Jorge Lara Rivera
Desde el siglo XVI sabemos que nada está más lejos del espíritu de las leyes (Carlos de Secondant, barón de Montesquieu) que ser convertidas en instrumentos de opresión ni de perpetuación de la injusticia, por más que una perversa funcionalidad legislativa y procesos amañados seguidos ante tribunales de consigna hayan derivado muchas veces en eso a través de la Historia, tal y como Karl Marx denunciara, dejando ver su uso como medio de control del malestar social destinado al mantenimiento del status quo de dominio de ciertas clases.
No obstante, resulta evidente, dado el carácter perfectible de la ley, que ningún pueblo se ha dado concientemente normas pensadas para tan abyecto fin. En eso radica la esperanza de la gente.

MATERIAL PROPORCIONADO »
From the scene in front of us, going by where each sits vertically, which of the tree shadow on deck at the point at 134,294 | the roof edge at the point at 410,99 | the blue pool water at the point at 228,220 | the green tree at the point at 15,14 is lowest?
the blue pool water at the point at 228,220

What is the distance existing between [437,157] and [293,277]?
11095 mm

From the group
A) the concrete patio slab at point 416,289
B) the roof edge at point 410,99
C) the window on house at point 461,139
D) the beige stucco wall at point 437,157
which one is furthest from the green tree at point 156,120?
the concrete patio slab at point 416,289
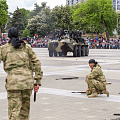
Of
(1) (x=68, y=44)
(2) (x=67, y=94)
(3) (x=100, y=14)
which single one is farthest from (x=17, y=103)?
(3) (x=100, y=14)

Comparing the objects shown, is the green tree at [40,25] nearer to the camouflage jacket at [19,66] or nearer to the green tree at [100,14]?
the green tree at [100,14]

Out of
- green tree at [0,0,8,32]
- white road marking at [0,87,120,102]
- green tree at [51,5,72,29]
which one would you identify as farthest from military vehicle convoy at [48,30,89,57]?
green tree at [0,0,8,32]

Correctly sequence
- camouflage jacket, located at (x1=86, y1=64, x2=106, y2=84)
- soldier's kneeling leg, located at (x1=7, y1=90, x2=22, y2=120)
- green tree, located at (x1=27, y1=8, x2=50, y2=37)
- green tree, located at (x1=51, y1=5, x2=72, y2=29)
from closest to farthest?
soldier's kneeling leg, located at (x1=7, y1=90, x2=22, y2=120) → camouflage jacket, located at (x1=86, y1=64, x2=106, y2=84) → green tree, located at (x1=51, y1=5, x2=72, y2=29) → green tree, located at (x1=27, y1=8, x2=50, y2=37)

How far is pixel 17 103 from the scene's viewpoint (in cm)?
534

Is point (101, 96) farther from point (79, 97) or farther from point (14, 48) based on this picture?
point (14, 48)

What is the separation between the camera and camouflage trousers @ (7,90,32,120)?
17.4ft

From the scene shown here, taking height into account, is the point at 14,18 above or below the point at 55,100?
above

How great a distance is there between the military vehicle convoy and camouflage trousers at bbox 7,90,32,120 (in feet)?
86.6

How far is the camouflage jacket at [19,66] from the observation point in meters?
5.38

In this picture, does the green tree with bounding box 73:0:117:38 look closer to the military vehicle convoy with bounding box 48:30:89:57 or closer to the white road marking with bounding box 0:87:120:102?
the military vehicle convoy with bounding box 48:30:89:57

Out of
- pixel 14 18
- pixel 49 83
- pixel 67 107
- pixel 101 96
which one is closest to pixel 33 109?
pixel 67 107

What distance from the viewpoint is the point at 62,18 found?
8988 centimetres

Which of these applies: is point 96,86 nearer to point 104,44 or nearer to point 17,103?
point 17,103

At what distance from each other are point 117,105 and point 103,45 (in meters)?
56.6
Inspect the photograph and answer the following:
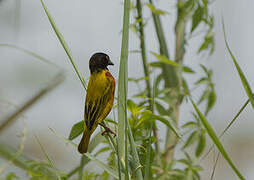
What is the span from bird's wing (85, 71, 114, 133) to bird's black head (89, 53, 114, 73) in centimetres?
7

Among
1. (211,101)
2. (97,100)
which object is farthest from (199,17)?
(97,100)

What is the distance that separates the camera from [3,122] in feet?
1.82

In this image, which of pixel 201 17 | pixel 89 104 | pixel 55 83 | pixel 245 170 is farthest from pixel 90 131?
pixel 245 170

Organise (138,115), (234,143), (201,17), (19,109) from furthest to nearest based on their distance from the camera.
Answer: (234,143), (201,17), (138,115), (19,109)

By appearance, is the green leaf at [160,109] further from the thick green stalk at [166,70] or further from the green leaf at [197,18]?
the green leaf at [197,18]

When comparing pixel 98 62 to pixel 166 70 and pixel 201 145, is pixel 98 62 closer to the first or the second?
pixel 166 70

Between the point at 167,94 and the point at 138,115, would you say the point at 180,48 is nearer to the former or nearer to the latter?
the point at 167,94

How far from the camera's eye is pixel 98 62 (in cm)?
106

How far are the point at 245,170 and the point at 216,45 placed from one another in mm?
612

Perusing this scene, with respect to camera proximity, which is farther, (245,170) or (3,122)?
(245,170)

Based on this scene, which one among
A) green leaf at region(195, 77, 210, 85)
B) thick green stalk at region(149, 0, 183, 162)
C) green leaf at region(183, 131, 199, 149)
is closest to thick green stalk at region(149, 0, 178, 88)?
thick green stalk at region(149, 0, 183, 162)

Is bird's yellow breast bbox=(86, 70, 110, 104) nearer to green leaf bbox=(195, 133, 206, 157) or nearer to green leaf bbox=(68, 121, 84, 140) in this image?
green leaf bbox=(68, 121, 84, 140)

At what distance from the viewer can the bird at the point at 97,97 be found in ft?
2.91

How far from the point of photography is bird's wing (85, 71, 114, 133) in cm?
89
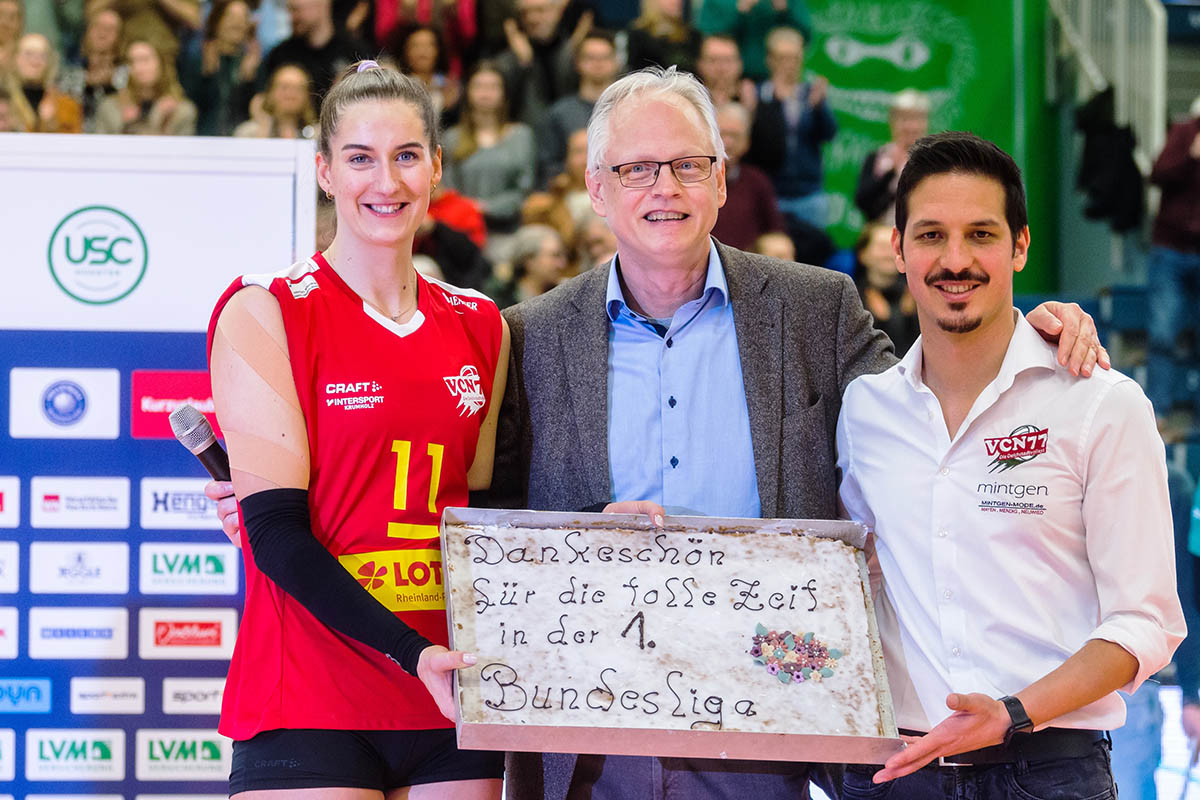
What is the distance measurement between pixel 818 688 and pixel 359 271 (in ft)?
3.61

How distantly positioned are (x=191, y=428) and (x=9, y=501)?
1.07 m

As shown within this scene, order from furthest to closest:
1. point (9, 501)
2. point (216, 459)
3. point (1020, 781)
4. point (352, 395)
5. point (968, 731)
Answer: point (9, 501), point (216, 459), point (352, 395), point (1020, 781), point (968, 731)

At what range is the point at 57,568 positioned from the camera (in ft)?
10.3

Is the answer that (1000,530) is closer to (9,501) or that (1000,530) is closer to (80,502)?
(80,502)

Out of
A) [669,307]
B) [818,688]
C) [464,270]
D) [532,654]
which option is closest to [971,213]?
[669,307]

==

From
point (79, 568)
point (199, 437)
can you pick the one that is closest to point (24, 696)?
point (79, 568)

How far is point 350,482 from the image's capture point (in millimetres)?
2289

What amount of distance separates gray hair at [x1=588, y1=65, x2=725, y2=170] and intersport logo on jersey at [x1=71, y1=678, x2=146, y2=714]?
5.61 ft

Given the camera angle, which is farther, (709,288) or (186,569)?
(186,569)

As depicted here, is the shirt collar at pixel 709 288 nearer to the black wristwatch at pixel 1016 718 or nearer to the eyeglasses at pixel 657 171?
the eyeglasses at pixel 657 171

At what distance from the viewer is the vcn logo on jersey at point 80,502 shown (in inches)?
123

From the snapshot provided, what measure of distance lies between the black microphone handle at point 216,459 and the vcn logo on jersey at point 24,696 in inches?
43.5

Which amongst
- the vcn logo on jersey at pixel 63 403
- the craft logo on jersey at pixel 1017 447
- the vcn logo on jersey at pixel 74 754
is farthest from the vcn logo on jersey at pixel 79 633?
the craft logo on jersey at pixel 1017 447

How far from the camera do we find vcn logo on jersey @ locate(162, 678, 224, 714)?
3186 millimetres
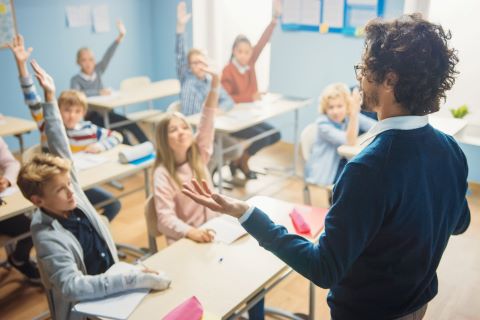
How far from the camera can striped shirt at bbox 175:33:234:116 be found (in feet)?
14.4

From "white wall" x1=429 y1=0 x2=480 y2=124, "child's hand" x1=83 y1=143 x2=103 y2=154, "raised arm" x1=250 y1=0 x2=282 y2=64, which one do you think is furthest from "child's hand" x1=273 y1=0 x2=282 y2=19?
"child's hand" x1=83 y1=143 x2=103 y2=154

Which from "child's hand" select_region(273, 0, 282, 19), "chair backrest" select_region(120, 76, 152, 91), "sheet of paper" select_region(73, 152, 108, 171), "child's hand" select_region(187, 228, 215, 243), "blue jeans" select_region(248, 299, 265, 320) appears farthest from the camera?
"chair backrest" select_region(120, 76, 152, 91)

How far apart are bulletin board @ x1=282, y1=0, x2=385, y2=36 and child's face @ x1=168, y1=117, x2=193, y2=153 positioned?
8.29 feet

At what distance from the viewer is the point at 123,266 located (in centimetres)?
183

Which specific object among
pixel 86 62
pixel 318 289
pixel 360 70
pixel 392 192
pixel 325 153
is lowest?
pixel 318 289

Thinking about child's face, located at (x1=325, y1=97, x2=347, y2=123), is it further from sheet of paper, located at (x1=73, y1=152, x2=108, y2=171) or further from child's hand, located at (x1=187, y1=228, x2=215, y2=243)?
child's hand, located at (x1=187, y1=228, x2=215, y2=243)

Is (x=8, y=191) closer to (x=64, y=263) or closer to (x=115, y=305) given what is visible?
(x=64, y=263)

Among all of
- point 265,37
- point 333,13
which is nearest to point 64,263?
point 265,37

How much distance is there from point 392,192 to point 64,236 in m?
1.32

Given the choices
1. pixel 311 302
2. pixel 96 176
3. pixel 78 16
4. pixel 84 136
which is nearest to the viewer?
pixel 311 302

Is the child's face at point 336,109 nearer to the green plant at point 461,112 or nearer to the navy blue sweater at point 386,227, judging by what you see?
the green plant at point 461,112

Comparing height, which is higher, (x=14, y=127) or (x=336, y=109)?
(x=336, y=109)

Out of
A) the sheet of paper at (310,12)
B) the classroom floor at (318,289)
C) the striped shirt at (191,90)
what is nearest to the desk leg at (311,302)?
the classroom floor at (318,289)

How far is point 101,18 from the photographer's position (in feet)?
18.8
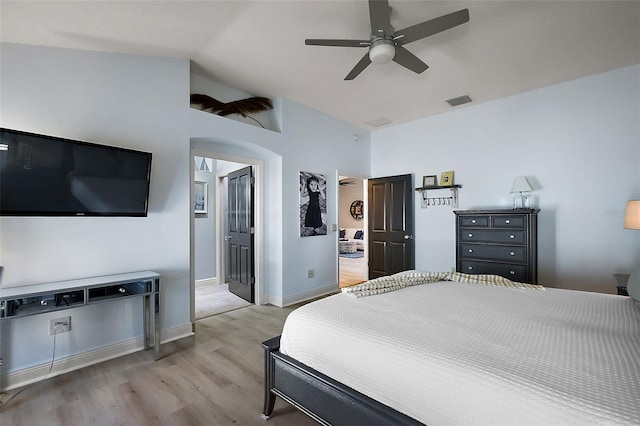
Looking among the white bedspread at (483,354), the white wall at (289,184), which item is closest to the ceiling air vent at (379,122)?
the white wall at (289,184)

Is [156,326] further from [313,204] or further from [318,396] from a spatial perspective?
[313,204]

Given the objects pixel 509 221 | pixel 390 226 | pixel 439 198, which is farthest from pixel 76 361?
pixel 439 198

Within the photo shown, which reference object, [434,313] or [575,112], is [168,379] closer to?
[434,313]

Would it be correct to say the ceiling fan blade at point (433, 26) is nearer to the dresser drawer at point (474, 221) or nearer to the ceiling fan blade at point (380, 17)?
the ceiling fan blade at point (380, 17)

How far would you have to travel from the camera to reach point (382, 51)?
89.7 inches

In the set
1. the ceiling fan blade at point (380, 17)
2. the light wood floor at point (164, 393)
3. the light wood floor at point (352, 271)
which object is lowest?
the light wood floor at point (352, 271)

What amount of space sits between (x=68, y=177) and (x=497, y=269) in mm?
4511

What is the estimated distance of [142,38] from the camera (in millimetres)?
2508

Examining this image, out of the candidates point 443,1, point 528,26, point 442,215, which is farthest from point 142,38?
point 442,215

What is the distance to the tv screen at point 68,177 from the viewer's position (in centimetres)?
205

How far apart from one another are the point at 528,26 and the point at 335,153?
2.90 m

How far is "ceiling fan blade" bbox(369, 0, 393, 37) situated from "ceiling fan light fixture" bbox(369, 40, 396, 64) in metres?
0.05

TAREA » Según el texto sobre el espíritu de las leyes, ¿quién denunció el uso de las leyes como medio de control del malestar social?

TU RESPUESTA » Karl Marx.